The learning rate attenuation method is also introduced in the training processing. As the number of iterations increases, the learning rate gradually decreases. This can ensure that the model does not fluctuate greatly in the later period of training and closer to the optimal solution.
We adjust the parameters according to the results of many experiments and get the final parameters. We use VGGNet pretrained by ImageNet in PyTorch to initialize the parameters of IVGG networks. In the training stage, the batch size of the training set is set to 16 and that of the test set is set to 32. For MSTAR SAR dataset recognition, the initial learning rate is set as 0.01, and 200 epochs are used for training. The learning rate decreases by 2 times since the first 50 epochs and then decreases by 2 times every 20 epochs. The average recognition accuracy of the last 100 epochs was calculated as the final results. For HRRP dataset recognition, the initial learning rate is set as 0.1 and 100 epochs are used for training. The learning rate decreases by 2 times since the first 50 epochs and then decreases by 2 times every 10 epochs. The average recognition accuracy of the last 10 epochs was calculated as the final results.
4.3. Recognition Results of the MSTAR SAR Dataset
The recognition accuracy on the MSTAR SAR dataset is shown in Table 6. On SAR-SOC, the results of IVGG networks and VGG networks are better than those of GoogLeNet, ResNet18, and DenseNet121. It can be seen from Table 6 that on the SAR-SOC, IVGG networks with both 1FC and 3FC have good recognition performance. It shows that our methods have better robustness. The recognition rates of IVGG networks are similar to those of VGGNets, but each of them reduces about 3 million parameters compared with the latter.
Table 6.
Method | SAR-SOC | SAR-EOC-1 | ||
---|---|---|---|---|
Tanh | ReLU | Tanh | ReLU | |
GoogLeNet | 98.87 | 98.65 | 90.62 | 90.19 |
ResNet18 | 97.20 | 97.90 | 78.45 | 82.25 |
DenseNet121 (k = 32) | 98.66 | 98.93 | 96.41 | 98.66 |
VGG11 | 99.31 | 99.32 | 98.61 | 97.60 |
VGG13 | 99.22 | 99.48 | 98.22 | 97.54 |
VGG16 | 99.14 | 99.50 | 99.10 | 96.75 |
VGG19 | 99.26 | 99.21 | 99.10 | 97.91 |
IVGG11-3FC | 99.21 | 98.98 | 97.97 | 98.05 |
IVGG11-1FC | 99.23 | 99.13 | 97.02 | 97.73 |
IVGG13-3FC | 99.04 | 99.31 | 99.22 | 98.04 |
IVGG13-1FC | 99.34 | 99.14 | 99.22 | 98.24 |
IVGG16-3FC | 99.51 | 99.34 | 98.84 | 98.70 |
IVGG16-1FC | 99.42 | 99.19 | 97.62 | 97.68 |
IVGG19-3FC | 99.42 | 99.23 | 99.27 | 97.71 |
IVGG19-1FC | 99.23 | 99.37 | 97.15 | 98.47 |
GoogLeNet achieves high recognition accuracies on SAR-SOC, but its recognition accuracies on SAR-EOC-1 are poor, which are only 90.62% and 90.19%. This shows that its generalization ability is not so ideal. Based on the horizontal comparison of the recognition accuracies of the activation functions, Tanh and ReLU in Table 6, we can see the performance of Tanh on SAR-EOC-1 is generally stronger, indicating that Tanh has a better effect on sparse data processing.

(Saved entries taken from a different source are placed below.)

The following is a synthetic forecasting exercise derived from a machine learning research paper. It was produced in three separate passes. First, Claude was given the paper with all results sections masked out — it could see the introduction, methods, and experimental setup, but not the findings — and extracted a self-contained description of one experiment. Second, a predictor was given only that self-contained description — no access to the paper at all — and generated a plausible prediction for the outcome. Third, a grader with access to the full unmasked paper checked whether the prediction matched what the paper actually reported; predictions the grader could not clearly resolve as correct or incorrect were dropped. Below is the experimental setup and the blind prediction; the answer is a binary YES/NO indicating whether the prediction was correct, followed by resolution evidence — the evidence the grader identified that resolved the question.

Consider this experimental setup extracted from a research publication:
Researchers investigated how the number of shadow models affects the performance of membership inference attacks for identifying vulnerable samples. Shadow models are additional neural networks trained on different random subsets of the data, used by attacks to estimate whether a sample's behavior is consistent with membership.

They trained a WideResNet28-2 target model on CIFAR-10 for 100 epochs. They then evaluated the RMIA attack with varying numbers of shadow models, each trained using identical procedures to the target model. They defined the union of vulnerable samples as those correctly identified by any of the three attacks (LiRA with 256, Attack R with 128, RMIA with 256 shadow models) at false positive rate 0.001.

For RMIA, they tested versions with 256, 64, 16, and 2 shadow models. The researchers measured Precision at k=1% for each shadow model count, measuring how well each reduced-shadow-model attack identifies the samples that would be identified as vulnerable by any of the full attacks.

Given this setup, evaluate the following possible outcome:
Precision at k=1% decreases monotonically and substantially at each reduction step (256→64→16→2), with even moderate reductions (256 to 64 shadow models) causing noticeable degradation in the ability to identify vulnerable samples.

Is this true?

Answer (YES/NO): NO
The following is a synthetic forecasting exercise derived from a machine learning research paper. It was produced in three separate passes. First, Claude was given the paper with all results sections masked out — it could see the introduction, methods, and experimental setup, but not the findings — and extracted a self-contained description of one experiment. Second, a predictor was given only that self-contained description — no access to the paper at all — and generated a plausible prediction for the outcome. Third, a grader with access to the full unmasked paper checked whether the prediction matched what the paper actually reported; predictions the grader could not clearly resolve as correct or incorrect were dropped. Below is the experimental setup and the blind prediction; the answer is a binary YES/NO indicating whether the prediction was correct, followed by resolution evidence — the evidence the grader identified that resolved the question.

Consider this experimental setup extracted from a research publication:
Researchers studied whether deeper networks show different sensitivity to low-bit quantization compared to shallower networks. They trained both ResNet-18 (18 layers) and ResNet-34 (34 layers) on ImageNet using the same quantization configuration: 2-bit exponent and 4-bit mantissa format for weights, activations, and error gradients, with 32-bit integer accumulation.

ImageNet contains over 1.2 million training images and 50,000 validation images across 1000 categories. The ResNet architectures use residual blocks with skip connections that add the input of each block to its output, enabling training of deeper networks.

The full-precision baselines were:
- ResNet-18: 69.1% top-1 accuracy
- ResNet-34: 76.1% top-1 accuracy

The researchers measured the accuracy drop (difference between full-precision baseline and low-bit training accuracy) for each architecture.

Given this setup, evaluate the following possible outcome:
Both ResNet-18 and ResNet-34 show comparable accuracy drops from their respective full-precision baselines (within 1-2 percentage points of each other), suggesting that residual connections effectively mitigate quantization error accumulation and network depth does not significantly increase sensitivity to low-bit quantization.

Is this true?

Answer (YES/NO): YES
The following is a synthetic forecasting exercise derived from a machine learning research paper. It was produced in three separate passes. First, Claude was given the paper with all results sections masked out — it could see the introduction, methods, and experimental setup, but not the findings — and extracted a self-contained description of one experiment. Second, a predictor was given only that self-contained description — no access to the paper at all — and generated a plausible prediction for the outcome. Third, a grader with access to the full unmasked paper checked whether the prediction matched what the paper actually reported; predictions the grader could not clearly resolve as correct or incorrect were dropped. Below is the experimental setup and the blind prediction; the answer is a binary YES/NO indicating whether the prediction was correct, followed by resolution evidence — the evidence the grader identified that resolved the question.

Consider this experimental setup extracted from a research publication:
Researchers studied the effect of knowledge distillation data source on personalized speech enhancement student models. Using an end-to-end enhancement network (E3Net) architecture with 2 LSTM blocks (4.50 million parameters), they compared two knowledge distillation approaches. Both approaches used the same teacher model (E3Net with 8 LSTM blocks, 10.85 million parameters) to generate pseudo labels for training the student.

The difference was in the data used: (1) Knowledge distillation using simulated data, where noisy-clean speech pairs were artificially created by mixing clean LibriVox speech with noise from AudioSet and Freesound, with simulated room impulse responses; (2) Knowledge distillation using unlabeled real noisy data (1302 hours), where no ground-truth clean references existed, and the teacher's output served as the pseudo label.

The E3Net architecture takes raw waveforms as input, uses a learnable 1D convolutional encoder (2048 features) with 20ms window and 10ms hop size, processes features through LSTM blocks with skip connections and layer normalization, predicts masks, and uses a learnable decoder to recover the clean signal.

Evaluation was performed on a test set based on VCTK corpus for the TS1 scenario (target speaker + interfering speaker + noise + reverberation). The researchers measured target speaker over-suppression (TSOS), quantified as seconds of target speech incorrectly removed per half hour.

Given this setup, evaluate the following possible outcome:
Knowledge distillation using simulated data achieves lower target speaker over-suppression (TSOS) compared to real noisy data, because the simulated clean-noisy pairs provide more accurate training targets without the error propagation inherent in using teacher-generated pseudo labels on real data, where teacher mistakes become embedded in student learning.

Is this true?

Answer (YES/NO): NO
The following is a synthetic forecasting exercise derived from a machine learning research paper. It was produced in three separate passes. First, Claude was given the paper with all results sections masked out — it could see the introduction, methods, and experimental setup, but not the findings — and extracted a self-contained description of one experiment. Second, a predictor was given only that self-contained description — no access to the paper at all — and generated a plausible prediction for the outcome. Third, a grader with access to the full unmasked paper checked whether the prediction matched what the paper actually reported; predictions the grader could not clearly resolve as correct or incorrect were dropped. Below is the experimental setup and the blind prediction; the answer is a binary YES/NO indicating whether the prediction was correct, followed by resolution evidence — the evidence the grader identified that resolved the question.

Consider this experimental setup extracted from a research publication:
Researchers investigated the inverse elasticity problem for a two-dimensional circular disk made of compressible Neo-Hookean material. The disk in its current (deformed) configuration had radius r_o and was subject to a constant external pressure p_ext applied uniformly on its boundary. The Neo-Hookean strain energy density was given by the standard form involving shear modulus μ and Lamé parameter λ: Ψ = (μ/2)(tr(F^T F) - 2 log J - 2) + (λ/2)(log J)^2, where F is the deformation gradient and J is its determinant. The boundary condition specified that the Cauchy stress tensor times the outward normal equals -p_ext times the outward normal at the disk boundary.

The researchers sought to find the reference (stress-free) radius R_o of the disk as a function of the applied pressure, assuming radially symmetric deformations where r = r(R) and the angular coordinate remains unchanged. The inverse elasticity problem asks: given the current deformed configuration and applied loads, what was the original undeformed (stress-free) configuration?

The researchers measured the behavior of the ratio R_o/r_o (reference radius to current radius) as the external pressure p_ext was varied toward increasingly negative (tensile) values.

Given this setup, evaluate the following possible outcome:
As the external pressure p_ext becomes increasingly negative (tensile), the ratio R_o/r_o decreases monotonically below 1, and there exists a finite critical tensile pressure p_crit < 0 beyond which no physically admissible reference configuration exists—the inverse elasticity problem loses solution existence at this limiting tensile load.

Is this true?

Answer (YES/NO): YES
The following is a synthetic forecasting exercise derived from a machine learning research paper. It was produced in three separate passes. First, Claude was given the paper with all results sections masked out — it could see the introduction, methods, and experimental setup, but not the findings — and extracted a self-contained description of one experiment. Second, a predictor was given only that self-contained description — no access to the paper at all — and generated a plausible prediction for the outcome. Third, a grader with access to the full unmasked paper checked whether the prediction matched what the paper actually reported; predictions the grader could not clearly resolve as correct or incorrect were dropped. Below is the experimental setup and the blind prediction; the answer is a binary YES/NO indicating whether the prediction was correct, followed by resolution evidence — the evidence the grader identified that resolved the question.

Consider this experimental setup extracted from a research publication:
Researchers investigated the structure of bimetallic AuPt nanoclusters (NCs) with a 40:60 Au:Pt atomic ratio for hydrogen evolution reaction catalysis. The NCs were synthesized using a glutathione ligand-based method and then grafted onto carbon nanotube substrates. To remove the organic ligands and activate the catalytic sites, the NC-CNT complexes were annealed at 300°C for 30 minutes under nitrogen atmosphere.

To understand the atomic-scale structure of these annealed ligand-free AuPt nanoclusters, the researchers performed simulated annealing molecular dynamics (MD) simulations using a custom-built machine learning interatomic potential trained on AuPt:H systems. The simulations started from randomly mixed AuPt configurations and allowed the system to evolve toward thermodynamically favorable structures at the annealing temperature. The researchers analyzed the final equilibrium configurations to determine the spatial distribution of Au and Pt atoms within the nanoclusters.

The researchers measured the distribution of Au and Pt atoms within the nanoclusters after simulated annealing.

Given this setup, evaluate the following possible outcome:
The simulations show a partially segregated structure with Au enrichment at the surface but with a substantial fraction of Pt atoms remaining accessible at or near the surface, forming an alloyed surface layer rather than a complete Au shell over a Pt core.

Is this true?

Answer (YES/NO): YES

On SAR-SOC, IVGG16-3FC with “Tanh” achieves a maximum accuracy of 99.51%. On SAR-EOC-1, IVGG19-3FC achieves the highest accuracy of 99.27%, and IVGG13-3/1FC also achieves the accuracy of 99.22%. The classification on SAR-EOC is more difficult, and it requires that CNNs have higher performance. So, we especially focus on analyzing the experimental results on SAR-EOC.

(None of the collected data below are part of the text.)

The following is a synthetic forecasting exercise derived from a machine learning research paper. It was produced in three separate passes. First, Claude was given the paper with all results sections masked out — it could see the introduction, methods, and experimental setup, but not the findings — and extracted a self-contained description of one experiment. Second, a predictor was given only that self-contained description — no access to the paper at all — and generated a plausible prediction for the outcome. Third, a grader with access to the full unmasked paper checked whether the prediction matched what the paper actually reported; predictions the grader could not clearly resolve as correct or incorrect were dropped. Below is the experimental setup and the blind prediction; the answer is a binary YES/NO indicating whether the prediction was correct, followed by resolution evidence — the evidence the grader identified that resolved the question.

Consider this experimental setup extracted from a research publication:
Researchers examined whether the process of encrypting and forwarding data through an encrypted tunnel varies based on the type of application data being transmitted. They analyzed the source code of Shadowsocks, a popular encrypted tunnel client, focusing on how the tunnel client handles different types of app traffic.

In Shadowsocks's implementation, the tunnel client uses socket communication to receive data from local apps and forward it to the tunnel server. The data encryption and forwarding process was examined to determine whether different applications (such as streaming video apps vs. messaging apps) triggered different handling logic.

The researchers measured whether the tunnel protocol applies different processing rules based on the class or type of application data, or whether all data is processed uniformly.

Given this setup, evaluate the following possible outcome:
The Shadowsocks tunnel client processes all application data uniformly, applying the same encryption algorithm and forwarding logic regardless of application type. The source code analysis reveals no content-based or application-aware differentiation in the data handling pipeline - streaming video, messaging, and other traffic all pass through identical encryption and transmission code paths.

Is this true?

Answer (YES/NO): YES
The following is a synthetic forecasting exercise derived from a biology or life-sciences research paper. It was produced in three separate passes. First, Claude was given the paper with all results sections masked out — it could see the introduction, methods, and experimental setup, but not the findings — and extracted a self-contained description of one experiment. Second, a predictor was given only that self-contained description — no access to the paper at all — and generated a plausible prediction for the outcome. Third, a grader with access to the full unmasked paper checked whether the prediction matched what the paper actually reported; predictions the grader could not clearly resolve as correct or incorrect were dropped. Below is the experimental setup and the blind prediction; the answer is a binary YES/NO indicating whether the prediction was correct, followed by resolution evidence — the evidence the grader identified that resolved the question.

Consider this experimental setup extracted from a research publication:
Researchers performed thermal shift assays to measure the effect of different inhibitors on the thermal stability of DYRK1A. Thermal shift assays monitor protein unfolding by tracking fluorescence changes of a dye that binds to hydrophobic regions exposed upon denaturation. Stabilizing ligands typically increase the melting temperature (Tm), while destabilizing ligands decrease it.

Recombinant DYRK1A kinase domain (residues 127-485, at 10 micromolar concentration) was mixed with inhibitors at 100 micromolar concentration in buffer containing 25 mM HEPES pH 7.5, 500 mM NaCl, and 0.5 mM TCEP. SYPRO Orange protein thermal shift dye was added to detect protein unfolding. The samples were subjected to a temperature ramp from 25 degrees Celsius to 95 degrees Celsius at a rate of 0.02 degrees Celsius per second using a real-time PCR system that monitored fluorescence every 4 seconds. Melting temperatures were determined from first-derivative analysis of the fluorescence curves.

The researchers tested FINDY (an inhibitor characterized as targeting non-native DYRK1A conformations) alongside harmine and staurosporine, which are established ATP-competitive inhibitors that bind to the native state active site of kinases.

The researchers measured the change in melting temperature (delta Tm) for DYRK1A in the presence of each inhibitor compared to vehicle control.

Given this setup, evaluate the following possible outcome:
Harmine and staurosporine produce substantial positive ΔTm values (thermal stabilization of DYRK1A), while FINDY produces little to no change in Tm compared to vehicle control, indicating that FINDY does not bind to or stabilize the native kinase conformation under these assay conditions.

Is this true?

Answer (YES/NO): NO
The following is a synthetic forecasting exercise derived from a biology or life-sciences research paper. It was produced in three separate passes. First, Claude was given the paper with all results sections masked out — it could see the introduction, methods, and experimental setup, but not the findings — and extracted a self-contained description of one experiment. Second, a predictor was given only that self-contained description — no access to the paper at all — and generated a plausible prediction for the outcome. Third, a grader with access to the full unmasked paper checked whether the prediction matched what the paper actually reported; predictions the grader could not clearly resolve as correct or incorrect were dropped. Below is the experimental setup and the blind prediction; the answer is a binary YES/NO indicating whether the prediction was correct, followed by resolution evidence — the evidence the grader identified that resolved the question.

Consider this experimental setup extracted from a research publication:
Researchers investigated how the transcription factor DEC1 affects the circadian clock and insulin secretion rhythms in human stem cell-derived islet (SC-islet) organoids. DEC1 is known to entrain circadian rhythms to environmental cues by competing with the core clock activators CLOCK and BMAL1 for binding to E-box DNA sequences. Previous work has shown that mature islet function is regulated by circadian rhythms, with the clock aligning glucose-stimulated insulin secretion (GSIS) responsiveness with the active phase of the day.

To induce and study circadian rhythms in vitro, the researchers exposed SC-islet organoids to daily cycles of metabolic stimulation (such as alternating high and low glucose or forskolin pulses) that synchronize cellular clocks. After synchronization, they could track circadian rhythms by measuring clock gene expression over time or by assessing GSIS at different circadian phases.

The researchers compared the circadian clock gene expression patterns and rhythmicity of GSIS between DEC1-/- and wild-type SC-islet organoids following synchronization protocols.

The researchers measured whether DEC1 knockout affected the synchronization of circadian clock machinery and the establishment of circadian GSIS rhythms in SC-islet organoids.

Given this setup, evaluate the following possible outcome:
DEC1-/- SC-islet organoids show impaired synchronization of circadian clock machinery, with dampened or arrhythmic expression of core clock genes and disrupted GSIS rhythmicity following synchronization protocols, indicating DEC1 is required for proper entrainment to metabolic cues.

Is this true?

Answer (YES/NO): YES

The accuracy rate of IVGG13 on SAR-EOC is significantly higher than those of GoogLeNet, ResNet18, DenseNet121, VGG11, and VGG13. It is still 0.12% higher than VGG16 and VGG19. But the parameter number of IVGG13 is only 4.45% of VGG16 and 4.29% of VGG19, and the FLOPs are significantly lower than those of VGG16 and VGG19. Specifically, IVGG13-1FC saves 39.85% FLOPs than VGG16 and 52.43% than VGG19. The accuracy rate of IVGG13-1/3FC is only 0.05% lower than that of IVGG19-3FC, but the parameter of IVGG13-1FC is only 4.77% of that of IVGG19-3FC and the FLOPs of IVGG13-1/3FC are only about 56% of those of IVGG19-3FC.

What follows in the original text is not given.